The violence in Libya has reached such a high level that substantial grounds are shown for believing that a returning civilian would, solely on account of his presence on the territory of that country or region, face a real risk of being subject to a threat to his life or person.
This is the country guidance the Upper Tribunal gave in the case of ZMM (Article 15(c)) Libya CG  UKUT 263 (IAC), overturning the earlier country guidance of AT and Others (Article 15c; risk categories) (CG)  UKUT 318 (IAC).
The Tribunal gave country guidance on the following issues:
- Is the Appellant at risk under Article 15(c) if returned to Libya?
- If Article 15(c) does apply, can the Appellant relocate to, and reasonably be expected to stay in, another part of the country in which he would not face such a risk?
What is Article 15(c)?
Under the Qualification Directive (2004/83/EC), the UK has an obligation to provide protection to individuals who do not qualify for refugee status but who would be at risk of serious harm if returned to their country of origin.
Article 15 of the Directive sets out what constitutes “serious harm”. Article 15(c) in particular defines serious harm as ” serious and individual threat to a civilian’s life or person by reason of indiscriminate violence in situations of international or internal armed conflict”.
In other words, to decide whether the Appellant needed protection under Article 15(c) of the Directive,
the Appellant must demonstrate that there is in Libya:
- an internal armed conflict;
- indiscriminate violence; and
- that as a result there is a serious and individual threat to his life or person.
Findings of the Upper Tribunal: the Article 15(c) test is satisfied
The Upper Tribunal found that the above test is satisfied in Libya. In particular, they said
All of the evidence establishes beyond peradventure that there is conflict in Libya and that the participants are using indiscriminate violence which is having an impact on the civilian population .
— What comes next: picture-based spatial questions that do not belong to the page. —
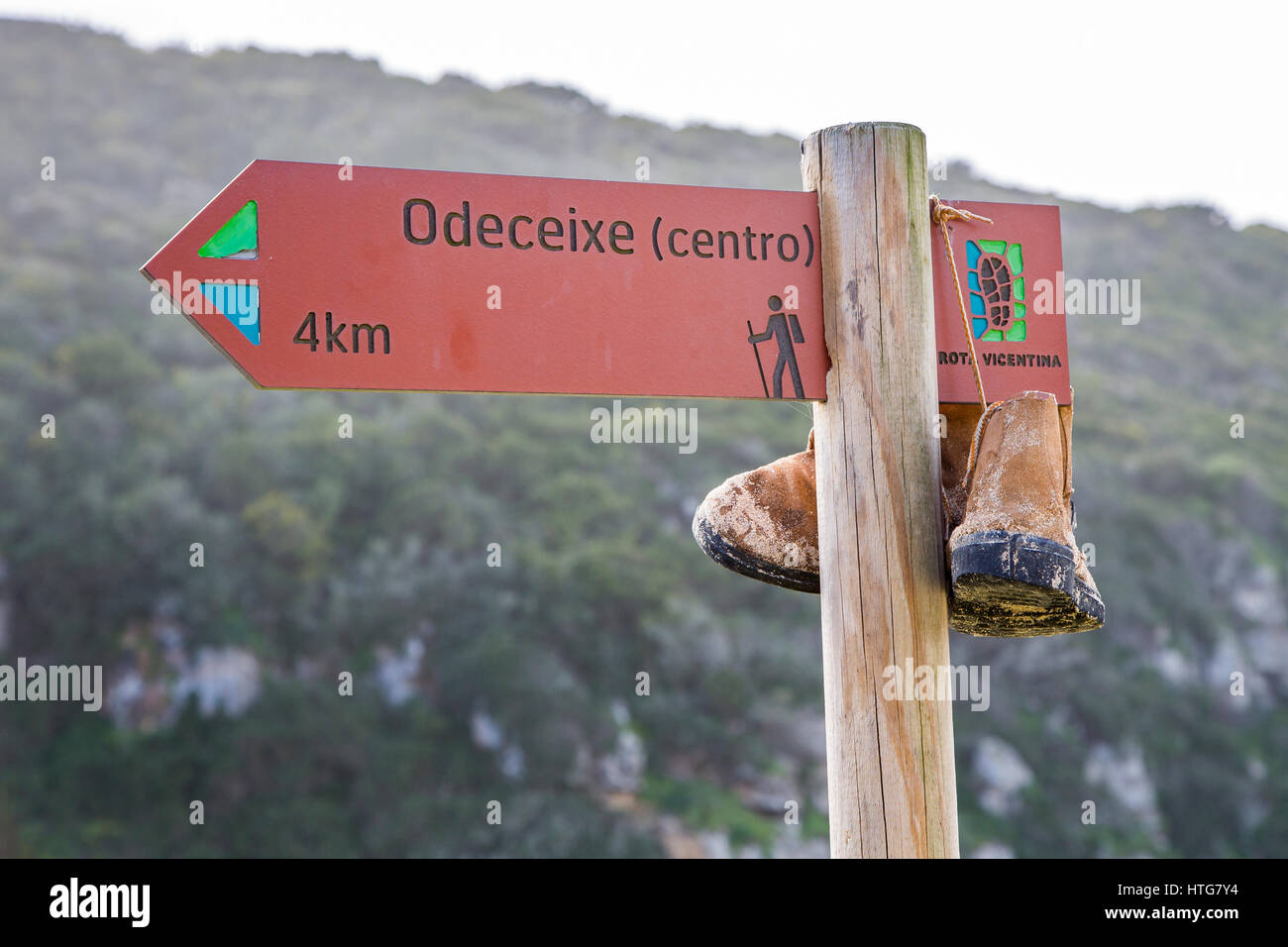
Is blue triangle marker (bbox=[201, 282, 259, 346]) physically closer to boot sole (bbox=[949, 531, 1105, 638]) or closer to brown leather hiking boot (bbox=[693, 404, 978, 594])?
brown leather hiking boot (bbox=[693, 404, 978, 594])

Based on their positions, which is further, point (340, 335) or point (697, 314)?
point (697, 314)

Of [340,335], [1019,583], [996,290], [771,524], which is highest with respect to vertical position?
[996,290]

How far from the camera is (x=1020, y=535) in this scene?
1728 millimetres

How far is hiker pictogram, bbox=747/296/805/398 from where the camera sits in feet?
6.08

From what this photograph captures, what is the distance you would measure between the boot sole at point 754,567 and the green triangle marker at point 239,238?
0.89 metres

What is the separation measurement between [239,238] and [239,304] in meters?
0.10

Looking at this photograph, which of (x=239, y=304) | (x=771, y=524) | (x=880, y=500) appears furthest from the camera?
(x=771, y=524)

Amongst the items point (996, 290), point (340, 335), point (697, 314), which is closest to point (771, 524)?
point (697, 314)

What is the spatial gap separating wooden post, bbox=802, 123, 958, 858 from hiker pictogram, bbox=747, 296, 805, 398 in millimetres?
60

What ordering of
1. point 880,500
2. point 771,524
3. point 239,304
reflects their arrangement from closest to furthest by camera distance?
point 239,304, point 880,500, point 771,524

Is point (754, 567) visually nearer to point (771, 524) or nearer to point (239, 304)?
point (771, 524)

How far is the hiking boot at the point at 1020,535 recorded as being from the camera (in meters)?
1.72

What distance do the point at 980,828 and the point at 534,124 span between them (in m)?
23.9

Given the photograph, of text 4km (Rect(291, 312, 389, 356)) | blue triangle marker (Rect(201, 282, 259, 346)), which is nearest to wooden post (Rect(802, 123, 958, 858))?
text 4km (Rect(291, 312, 389, 356))
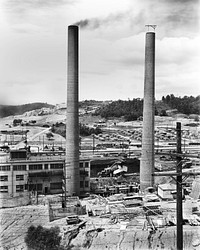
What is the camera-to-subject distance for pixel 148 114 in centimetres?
805

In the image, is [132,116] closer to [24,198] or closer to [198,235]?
[24,198]

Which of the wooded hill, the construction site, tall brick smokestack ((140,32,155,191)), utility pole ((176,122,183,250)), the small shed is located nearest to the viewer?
utility pole ((176,122,183,250))

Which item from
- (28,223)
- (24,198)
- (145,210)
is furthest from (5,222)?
(145,210)

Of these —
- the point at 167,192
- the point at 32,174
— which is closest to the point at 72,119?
the point at 32,174

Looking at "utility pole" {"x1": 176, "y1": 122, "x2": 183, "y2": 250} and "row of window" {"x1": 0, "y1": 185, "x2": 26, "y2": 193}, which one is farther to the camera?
"row of window" {"x1": 0, "y1": 185, "x2": 26, "y2": 193}

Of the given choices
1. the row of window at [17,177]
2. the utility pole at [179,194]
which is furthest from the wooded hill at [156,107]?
the utility pole at [179,194]

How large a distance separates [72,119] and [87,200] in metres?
1.70

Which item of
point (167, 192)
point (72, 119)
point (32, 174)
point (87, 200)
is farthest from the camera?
point (32, 174)

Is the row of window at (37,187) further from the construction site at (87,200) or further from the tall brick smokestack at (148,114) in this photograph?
the tall brick smokestack at (148,114)

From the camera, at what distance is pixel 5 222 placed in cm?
631

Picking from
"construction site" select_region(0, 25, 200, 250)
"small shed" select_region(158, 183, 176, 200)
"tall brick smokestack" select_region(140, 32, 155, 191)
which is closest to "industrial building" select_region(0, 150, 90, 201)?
"construction site" select_region(0, 25, 200, 250)

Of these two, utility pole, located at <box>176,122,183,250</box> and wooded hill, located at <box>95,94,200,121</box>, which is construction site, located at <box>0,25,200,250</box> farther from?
wooded hill, located at <box>95,94,200,121</box>

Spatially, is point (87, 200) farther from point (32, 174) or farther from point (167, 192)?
point (167, 192)

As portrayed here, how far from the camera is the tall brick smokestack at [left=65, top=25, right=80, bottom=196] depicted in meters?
7.60
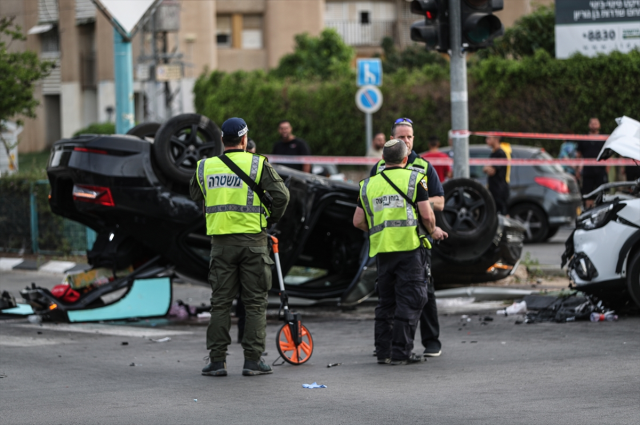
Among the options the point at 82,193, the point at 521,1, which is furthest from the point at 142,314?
the point at 521,1

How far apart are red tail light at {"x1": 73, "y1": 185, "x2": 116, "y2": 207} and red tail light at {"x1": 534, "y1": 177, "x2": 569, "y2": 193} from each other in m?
Result: 9.06

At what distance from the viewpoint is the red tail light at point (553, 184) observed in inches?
637

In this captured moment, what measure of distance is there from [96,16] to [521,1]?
681 inches

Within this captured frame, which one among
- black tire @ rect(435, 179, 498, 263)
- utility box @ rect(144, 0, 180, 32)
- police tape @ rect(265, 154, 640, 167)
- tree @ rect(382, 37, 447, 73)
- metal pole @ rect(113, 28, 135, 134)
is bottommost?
black tire @ rect(435, 179, 498, 263)

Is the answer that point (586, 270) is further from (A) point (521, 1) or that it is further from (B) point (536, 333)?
(A) point (521, 1)

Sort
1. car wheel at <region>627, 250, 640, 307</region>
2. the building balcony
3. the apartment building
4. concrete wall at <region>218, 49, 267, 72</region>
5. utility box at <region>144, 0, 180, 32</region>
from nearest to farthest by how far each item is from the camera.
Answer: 1. car wheel at <region>627, 250, 640, 307</region>
2. utility box at <region>144, 0, 180, 32</region>
3. the apartment building
4. concrete wall at <region>218, 49, 267, 72</region>
5. the building balcony

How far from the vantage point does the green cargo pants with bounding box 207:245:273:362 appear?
22.6 feet

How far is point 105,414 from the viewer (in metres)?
5.60

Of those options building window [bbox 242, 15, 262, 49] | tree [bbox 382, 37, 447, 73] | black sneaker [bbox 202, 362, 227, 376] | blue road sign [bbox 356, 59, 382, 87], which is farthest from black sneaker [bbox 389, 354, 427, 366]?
building window [bbox 242, 15, 262, 49]

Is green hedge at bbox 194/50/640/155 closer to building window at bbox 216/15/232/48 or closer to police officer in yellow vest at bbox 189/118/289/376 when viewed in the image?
building window at bbox 216/15/232/48

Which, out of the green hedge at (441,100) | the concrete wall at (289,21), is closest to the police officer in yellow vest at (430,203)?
the green hedge at (441,100)

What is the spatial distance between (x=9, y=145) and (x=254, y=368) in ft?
38.7

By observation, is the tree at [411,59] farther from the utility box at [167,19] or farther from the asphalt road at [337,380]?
the asphalt road at [337,380]

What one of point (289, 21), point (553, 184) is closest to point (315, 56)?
point (289, 21)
The situation is complex and fast-moving but two features stand out: there is at present a manifest failure of state protection for the ordinary citizen and indiscriminate violence is liable to erupt anywhere, at any time. In the context of this extreme volatility we are satisfied that the cumulative effect of the evidence is such that the Article 15(c) test is satisfied. 
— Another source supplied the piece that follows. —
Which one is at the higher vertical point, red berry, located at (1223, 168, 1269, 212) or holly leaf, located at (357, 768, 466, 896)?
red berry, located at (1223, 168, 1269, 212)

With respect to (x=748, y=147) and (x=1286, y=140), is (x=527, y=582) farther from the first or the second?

What does this mean for Libyan nationals in the UK?
The findings of the Upper Tribunal must mean that all Libyan nationals applying for international protection must be granted humanitarian protection if they do not qualify for refugee status, unless they are excluded from it under paragraph 339D of the Immigration Rules. It is important to stress that Home Office caseworkers must start by considering whether individuals qualify for refugee status. It is only if they do not that the caseworkers can go on to grant them humanitarian protection.
The Upper Tribunal also made it clear that the case is only providing country guidance for Article 15(c) cases:
We do not intend to give guidance on claims falling within the rubric of the Refugee Convention. Decision-makers should continue to refer to the guidance given in AT & Others in respect of individual risk categories, whilst of course having regard to any up to date evidence relied upon in the individual case before them .
The determination also means that it is almost certainly unlawful to detain any Libyan national under immigration detention powers, given that immigration detention can only be used to effect removal and removals have been ruled by the tribunal to be impossible in all cases.
On 30 June 2017, two days after the determination was promulgated, the Home Office’s country policy and information notes on Libya was updated by removing the previous guidance on the security and humanitarian situation. We hope this means that new guidance will be uploaded soon instructing caseworkers to grant humanitarian protection to all Libyan nationals applying for protection and not qualifying for refugee status.